> Provided text:
=-=-=
Heartbroken mum talks at probe into death of her son in graveyard

8 year old Ciaran Williamson from Glasgow died after a gravestone toppled on him last May

Published 7th Nov 2016

A heartbroken mum wept as she relived the harrowing moment she found her eight-year-old son dying in a graveyard.

Stephanie Griffin, 25, told a fatal accident inquiry Ciaran Williamson had only been allowed out to play for 10 minutes.

He gave his mum a kiss, told him he loved her and she watched him walk down the street to meet his friends.

Minutes later there was a chap at their door, yards from the cemetery at Moss Heights, by a friend to say Ciaran was hurt.

Step-dad Thomas McGee, 26, raced to the scene to find the schoolboy under a headstone in the cemetery.

He told the inquiry Ciaran was “lifeless” when he came across him.

Ciaran was playing with friends in Craigton Cemetery on May 26, last year, when the stone fell on him.
=-=-=
> Material supplied:
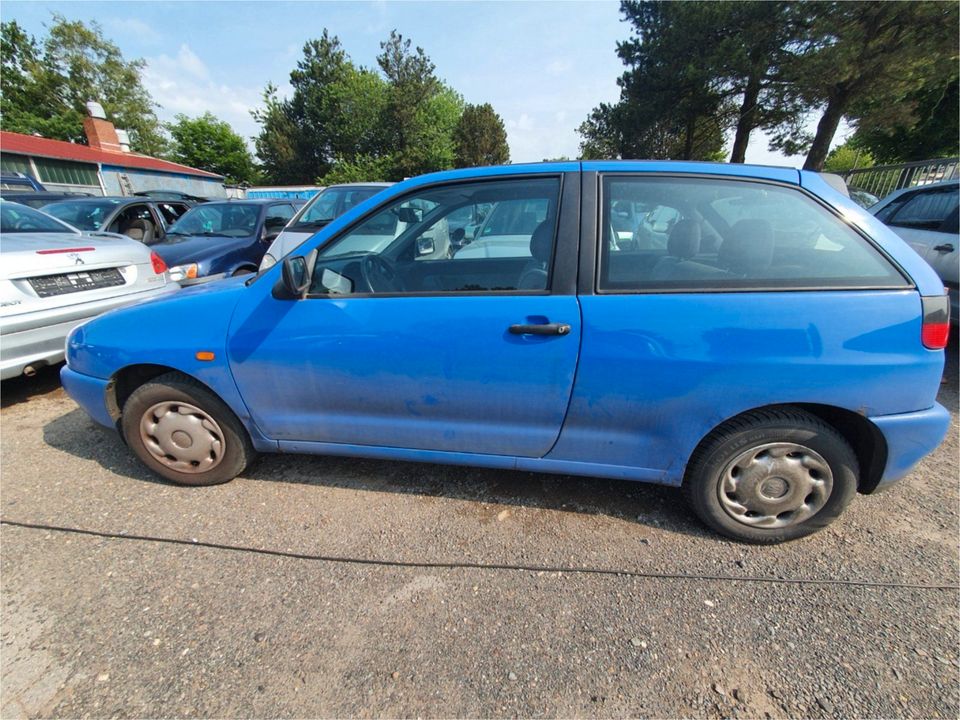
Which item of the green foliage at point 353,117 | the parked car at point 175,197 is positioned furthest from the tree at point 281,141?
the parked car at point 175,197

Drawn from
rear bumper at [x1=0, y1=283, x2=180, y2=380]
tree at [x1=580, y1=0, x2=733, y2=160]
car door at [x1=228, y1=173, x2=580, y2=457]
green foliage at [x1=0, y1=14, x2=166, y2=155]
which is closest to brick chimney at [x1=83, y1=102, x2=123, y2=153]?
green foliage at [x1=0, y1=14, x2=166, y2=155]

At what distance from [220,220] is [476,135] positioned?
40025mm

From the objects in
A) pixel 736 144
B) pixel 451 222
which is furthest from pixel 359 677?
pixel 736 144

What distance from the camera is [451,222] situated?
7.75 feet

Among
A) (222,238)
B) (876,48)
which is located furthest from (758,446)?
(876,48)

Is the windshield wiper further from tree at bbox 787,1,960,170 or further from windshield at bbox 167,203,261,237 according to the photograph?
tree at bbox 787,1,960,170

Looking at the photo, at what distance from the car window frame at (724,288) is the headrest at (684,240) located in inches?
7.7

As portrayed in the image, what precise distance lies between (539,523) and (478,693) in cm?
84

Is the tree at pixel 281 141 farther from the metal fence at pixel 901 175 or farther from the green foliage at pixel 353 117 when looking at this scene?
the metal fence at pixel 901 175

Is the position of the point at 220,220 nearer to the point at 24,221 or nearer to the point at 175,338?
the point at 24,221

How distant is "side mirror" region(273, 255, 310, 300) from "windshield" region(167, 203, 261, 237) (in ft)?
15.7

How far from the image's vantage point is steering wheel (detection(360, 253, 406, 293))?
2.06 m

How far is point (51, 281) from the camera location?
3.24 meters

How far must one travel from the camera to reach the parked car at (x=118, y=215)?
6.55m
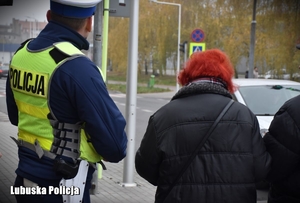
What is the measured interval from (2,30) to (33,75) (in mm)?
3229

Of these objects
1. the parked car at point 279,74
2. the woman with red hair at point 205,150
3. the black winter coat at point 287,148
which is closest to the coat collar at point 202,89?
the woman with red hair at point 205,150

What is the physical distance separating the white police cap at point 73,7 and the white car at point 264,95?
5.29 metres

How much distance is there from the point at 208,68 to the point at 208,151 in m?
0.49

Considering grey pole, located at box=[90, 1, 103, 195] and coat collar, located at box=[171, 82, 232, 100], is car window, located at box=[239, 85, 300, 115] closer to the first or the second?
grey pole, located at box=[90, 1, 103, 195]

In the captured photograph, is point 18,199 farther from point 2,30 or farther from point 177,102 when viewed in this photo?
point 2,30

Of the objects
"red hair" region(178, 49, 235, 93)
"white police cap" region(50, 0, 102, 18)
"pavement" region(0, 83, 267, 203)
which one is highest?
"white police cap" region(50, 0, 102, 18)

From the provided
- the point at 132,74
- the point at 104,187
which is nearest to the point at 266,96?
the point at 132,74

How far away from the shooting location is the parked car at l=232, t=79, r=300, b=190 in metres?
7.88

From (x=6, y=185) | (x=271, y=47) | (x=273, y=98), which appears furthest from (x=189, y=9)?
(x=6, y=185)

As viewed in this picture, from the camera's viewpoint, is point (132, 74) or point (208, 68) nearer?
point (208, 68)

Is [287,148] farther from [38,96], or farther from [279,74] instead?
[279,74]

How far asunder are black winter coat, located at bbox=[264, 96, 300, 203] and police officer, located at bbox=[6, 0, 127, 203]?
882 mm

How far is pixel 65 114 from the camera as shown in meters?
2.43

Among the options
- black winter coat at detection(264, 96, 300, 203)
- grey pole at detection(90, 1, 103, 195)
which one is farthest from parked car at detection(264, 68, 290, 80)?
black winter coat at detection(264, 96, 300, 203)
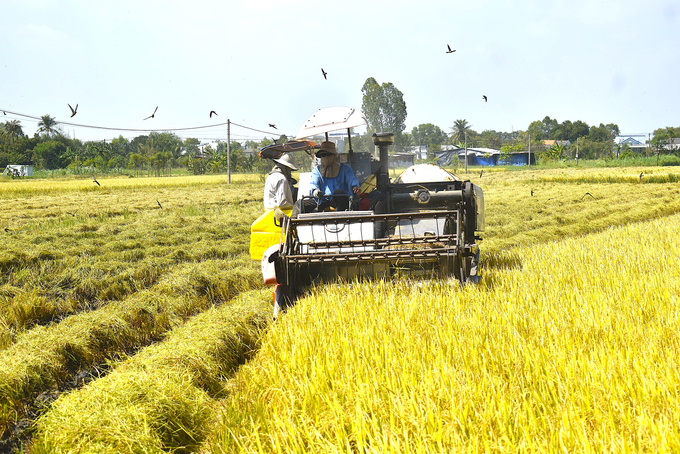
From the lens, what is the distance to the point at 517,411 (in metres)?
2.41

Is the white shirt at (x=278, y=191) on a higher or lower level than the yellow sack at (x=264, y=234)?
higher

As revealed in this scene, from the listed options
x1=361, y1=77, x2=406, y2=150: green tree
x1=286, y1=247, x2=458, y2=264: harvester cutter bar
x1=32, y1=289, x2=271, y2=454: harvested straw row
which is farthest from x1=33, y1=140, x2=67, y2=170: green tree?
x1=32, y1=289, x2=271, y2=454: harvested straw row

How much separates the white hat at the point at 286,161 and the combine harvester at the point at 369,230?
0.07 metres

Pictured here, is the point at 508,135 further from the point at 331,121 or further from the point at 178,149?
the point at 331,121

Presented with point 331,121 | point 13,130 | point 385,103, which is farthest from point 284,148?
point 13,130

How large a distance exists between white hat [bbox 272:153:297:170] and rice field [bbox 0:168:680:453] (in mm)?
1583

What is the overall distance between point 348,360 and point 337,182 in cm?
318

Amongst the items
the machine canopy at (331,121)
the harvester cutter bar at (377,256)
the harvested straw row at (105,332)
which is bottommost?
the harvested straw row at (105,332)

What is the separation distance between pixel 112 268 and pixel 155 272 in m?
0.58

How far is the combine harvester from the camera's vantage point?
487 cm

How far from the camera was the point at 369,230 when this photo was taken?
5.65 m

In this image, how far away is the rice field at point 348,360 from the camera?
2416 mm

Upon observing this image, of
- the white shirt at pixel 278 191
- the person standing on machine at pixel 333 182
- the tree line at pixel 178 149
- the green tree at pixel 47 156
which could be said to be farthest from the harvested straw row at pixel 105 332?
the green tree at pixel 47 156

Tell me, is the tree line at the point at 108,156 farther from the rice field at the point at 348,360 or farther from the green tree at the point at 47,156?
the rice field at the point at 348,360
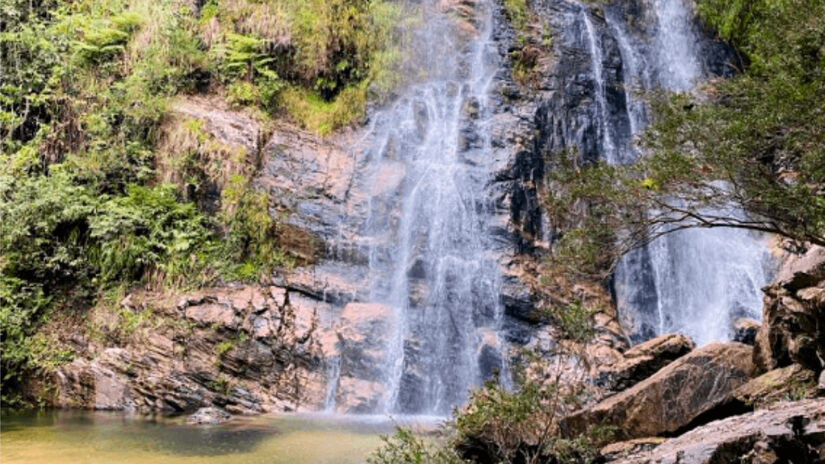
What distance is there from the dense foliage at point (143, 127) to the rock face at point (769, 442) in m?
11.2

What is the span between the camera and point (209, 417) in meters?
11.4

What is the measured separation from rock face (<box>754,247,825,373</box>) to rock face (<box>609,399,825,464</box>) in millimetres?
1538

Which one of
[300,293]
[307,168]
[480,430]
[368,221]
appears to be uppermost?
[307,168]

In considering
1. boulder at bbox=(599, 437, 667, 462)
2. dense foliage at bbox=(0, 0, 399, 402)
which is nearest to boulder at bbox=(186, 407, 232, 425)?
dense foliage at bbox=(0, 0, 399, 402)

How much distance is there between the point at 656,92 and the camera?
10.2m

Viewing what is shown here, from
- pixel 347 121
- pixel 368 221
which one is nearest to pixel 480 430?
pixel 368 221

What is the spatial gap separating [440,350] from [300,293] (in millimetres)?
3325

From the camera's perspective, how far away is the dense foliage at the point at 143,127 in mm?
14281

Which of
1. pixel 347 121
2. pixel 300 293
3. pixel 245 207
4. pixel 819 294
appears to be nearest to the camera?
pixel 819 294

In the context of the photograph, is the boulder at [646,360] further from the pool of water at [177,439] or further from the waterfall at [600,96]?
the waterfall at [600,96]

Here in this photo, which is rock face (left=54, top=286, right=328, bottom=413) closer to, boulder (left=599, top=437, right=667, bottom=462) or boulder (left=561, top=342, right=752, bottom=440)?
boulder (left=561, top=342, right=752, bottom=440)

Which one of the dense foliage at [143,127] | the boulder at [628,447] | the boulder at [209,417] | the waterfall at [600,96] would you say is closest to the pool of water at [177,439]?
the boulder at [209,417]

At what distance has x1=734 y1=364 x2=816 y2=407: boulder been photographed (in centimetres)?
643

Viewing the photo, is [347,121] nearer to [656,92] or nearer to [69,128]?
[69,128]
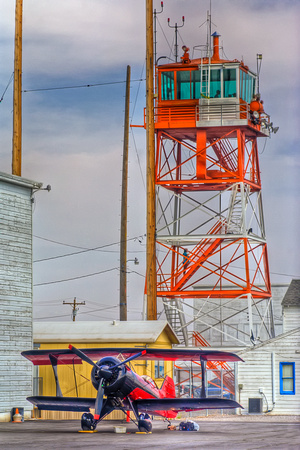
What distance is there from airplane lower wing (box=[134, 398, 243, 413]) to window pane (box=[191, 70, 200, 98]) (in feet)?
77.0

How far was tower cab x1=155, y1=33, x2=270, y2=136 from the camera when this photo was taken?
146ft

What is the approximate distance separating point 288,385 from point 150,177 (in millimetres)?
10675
=-=-=
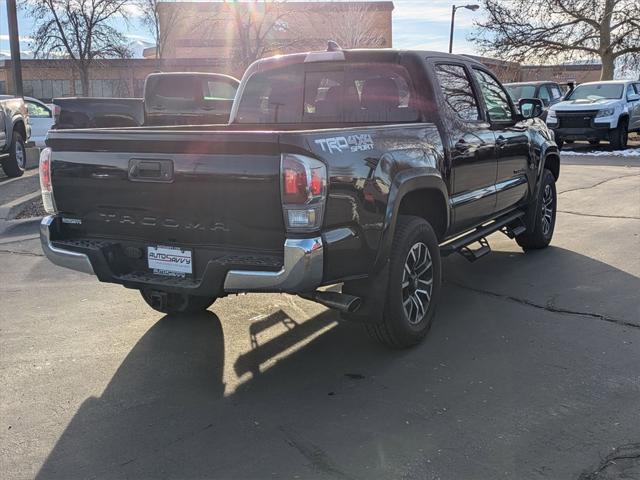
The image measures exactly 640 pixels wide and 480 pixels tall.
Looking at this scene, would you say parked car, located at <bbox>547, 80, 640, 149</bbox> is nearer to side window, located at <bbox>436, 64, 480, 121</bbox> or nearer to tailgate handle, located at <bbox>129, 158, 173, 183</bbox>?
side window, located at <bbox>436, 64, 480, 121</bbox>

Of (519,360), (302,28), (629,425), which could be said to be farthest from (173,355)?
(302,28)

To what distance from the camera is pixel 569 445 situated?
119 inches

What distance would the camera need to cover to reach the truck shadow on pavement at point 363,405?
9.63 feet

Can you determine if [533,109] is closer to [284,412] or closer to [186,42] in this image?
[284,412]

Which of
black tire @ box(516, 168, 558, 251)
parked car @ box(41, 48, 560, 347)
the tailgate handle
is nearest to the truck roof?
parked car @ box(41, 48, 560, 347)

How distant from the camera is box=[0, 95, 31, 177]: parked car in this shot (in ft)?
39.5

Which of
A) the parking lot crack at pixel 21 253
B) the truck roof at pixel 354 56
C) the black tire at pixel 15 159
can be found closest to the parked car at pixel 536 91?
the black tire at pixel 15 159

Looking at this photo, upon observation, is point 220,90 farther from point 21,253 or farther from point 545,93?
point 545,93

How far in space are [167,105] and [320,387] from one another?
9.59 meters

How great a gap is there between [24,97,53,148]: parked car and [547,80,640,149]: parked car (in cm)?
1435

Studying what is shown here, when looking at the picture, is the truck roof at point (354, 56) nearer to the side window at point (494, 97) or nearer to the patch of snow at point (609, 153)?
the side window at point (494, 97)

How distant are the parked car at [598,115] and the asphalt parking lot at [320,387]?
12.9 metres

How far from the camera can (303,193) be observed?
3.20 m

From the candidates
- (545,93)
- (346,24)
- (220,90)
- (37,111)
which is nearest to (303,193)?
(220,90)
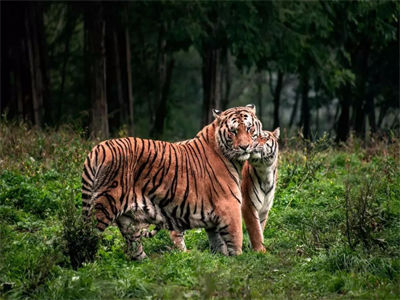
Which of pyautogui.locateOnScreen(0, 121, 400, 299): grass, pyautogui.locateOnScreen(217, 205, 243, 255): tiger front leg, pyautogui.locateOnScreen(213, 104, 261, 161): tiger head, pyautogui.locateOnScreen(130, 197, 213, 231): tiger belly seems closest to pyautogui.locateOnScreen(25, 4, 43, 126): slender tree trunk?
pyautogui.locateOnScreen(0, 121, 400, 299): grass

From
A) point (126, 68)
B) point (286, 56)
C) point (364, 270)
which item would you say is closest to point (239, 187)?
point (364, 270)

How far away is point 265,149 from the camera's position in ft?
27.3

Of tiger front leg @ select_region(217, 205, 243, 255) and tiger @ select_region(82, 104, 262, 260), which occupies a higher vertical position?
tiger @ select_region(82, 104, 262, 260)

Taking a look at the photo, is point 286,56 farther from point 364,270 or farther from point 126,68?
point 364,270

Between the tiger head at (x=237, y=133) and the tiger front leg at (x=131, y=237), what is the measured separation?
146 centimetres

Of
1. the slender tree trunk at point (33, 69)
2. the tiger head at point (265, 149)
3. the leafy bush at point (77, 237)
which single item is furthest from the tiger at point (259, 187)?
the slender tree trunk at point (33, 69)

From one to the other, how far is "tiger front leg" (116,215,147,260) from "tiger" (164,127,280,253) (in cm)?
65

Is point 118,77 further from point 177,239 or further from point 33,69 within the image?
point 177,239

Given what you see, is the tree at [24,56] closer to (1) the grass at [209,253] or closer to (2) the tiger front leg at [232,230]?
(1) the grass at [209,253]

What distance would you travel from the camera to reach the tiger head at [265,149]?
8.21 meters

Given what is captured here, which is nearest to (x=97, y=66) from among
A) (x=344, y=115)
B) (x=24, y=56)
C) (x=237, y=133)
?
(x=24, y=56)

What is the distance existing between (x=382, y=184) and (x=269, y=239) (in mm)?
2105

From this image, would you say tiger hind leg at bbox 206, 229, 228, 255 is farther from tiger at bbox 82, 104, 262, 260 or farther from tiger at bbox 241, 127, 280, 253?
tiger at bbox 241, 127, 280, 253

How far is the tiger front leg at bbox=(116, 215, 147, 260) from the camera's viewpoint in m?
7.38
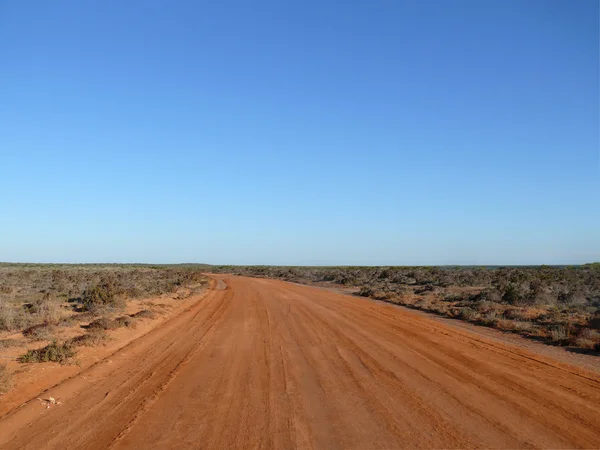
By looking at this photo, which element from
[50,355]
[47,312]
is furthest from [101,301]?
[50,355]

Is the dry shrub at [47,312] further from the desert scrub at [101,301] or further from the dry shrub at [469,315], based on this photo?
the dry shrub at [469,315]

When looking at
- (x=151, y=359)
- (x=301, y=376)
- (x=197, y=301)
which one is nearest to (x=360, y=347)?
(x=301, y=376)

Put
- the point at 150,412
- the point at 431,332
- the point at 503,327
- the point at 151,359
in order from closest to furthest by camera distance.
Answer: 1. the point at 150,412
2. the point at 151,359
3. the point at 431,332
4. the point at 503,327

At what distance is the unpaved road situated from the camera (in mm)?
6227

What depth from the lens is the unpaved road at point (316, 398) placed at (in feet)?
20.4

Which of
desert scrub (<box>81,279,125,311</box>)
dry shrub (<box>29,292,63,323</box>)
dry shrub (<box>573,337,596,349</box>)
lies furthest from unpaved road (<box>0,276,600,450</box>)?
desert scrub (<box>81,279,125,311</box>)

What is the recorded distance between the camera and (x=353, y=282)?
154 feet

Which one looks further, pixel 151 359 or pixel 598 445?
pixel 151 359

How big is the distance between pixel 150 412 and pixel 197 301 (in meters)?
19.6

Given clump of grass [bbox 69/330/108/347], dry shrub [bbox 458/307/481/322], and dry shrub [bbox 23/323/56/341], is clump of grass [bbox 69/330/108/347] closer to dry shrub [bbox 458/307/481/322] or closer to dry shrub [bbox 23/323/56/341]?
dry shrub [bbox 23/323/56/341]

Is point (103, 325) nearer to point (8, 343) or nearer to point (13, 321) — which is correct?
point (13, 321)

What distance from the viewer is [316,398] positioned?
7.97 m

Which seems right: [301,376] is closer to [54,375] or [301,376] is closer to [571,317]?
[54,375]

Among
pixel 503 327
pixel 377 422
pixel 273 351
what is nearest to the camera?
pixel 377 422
=-=-=
> What is being asked: Translate this sentence from the news report on the Glasgow graveyard death into Spanish: "Ciaran was playing with friends in Craigton Cemetery on May 26, last year, when the stone fell on him." The entries were taken from a different source than the article.

> Written solution: Ciaran estaba jugando con unos amigos en el cementerio de Craigton el 26 de mayo del año pasado cuando la piedra cayó sobre él.